Wednesday 3 August 2011

the process of grieving

Realising how you feel is not always a good thing, sometimes it can become very confusing
It was our last year at tech. Our biggest project was to write a report on any topic at all of our choice, providing it was relevant to children. Naturally my first idea was anorexia in young children. But to actually find information on that was absolutely ridiculous. So, my next idea was on how do children cope when a parent dies. It is not a concept I ever gave much consideration too. I naively thought that parents are meant to be there until you are married, and have your own children. That thought was instantly changed once mum died, and I realise that little children may even have to deal with this.
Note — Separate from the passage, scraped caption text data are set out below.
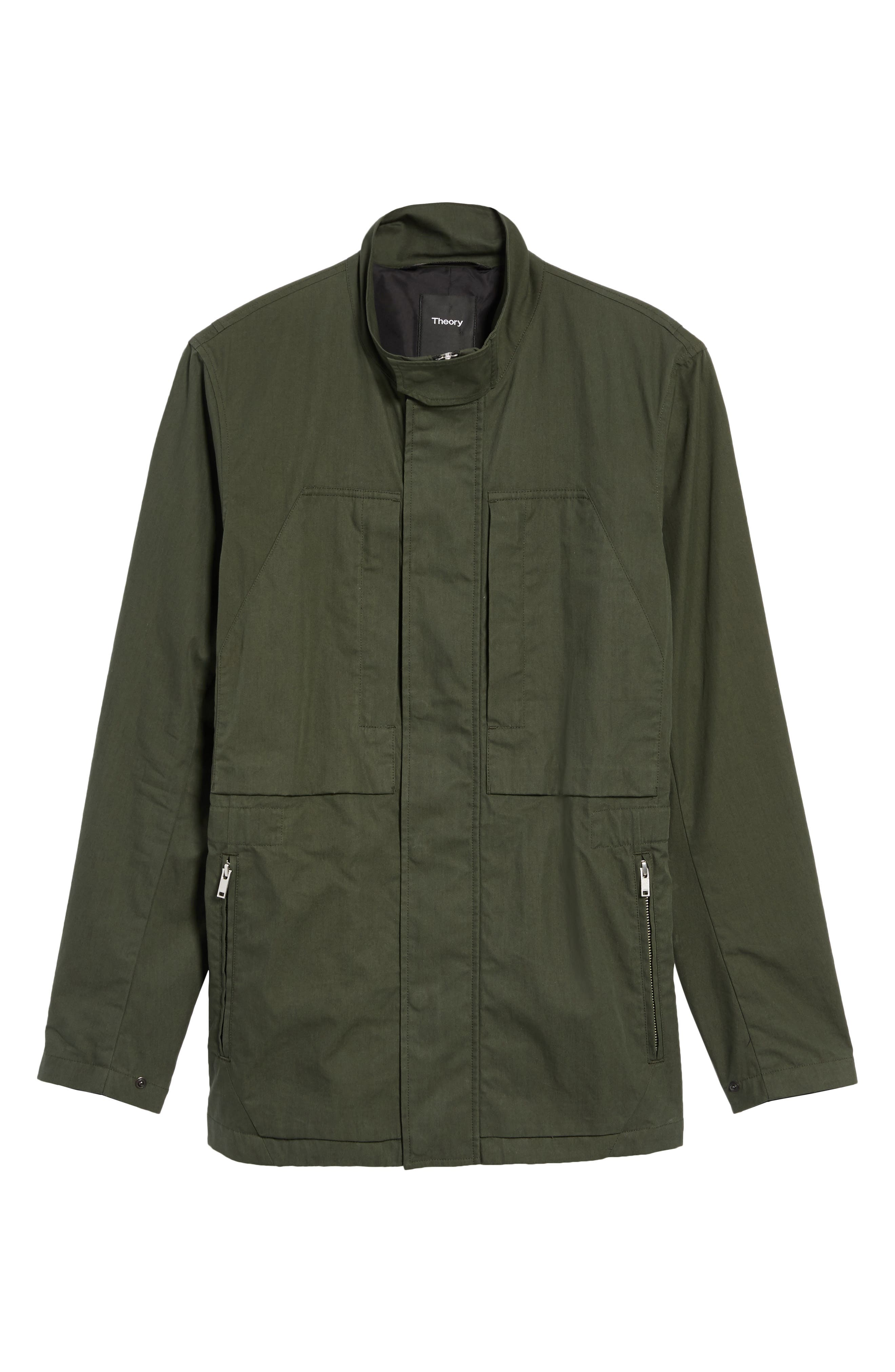 Canvas Field Jacket,                             Alternate thumbnail 5, color,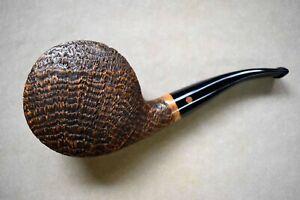 Moretti Pipe Emblem Magnum Golden Contrast Sandblasted Blowfish Freehand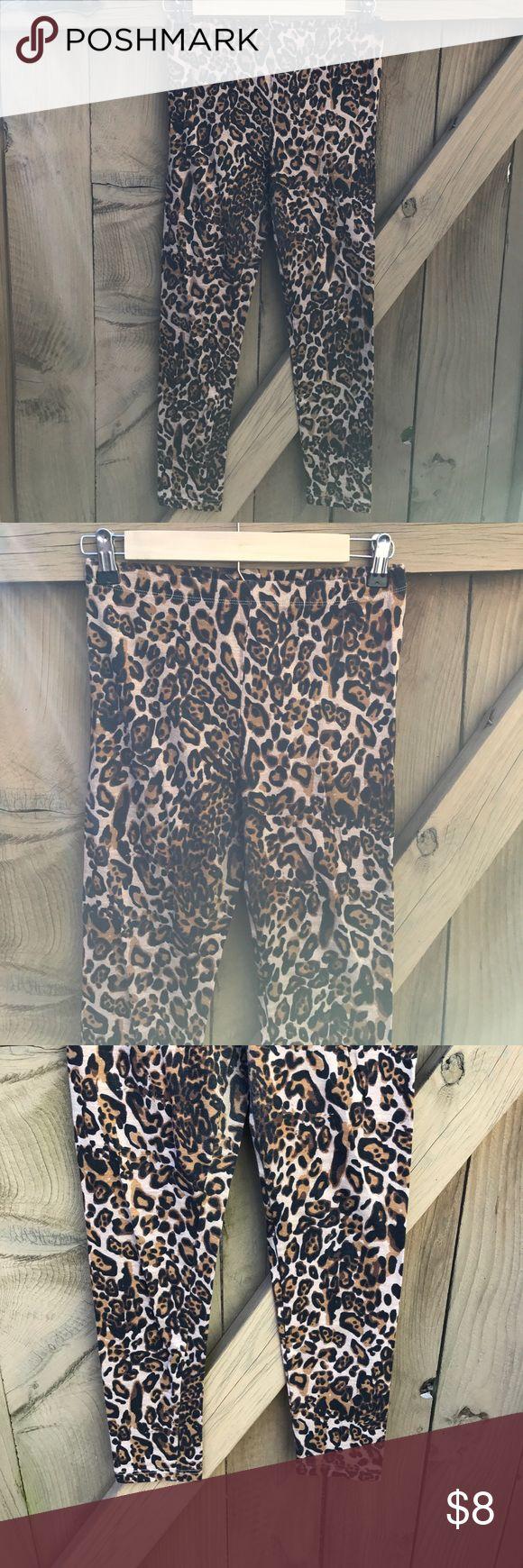 Size M Rue 21 cheetah print leggings Size M Rue 21 cheetah print leggings Rue 21 Pants Leggings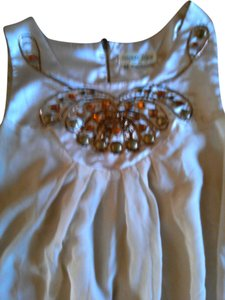 Sugarlips Jewels Layered Top Gold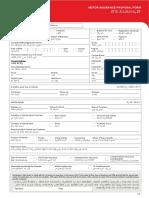 Application Form for Motor Insurance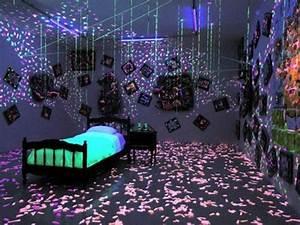 Cool Crazy decor homedecor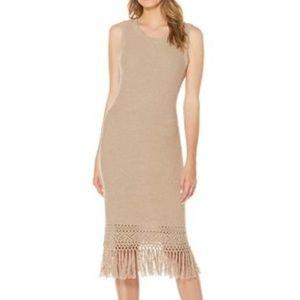 NWT Laundry Tan Crochet Fringe Sweater Midi Dress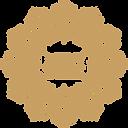 LOVロゴ[背景透明].png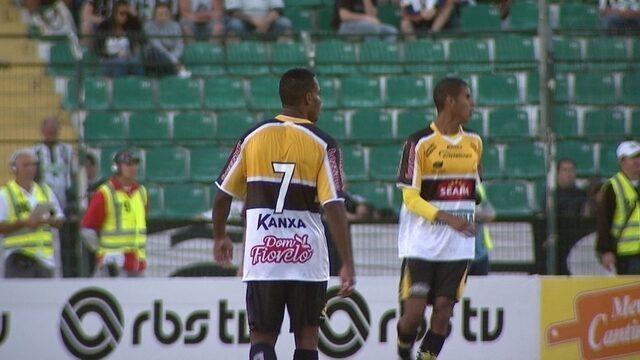#TBT: Criciúma vence o Figueirense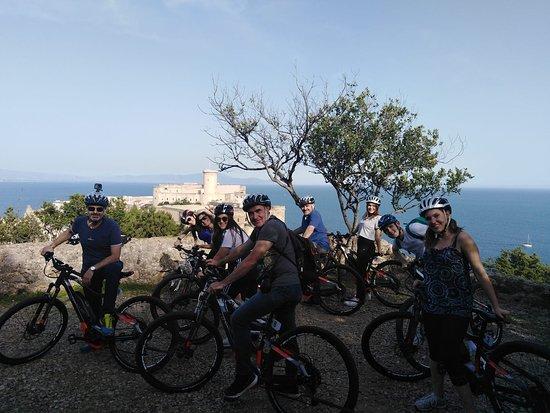 Free e-Bike Tours Gaeta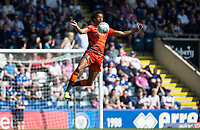 Sido Jombati of Wycombe Wanderers during the Sky Bet League 1 match between Rochdale and Wycombe Wanderers at Spotland Stadium, Rochdale, England on 19 April 2019. Photo by Andy Rowland.
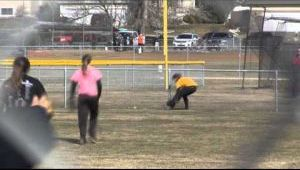 Softball preview: West Bears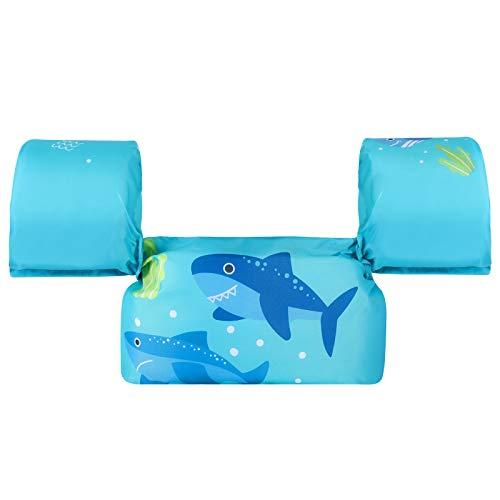 HeySplash Giubbetto Salvagente con Braccioli Gonfiabili, Canottiera per Piscina Giacca di Sicurezza per Piscina Galleggiante per Nuoto Accessori per Bambini con Motivo Cartone Animato - Squalo Blu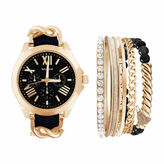 Rocawear Womens Black 6-pc. Watch Boxed Set-Rlst1954g329-003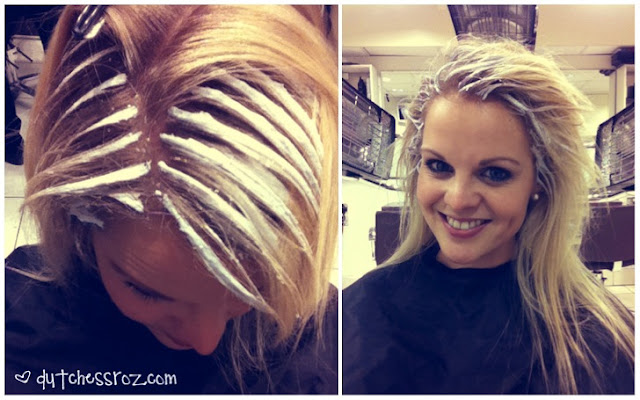 Hair highlights rush dutchess roz new hair with balayage highlights pmusecretfo Choice Image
Step one of this project, for myself, was too obtain as many books as I could on the topic of death, and grieving. The first book I found was called “
I came to realise that the process of grieving may actually take many years. Being one who always kept feelings to myself, (or told the dog) I never really told anyone how I felt about mum dying. I can speak easily to people about any problems, but never how I feel deep down. My problem is though that I just don’t know how to open up to people. I so desire someone for closeness to help me feel secure (and for the interest of readers I do not mean a boyfriend, I mean anybody I can solely trust!!) . I
constantly avoid mother’s day, and now even father’s day. I had made time to see a bereavement counsellor for the project, but was listening very closely to the different stages of grief. I briefly told her about mum and how I felt, and she actually advised me to see a bereavement counsellor who deals with adults. Unfortunately I never did this.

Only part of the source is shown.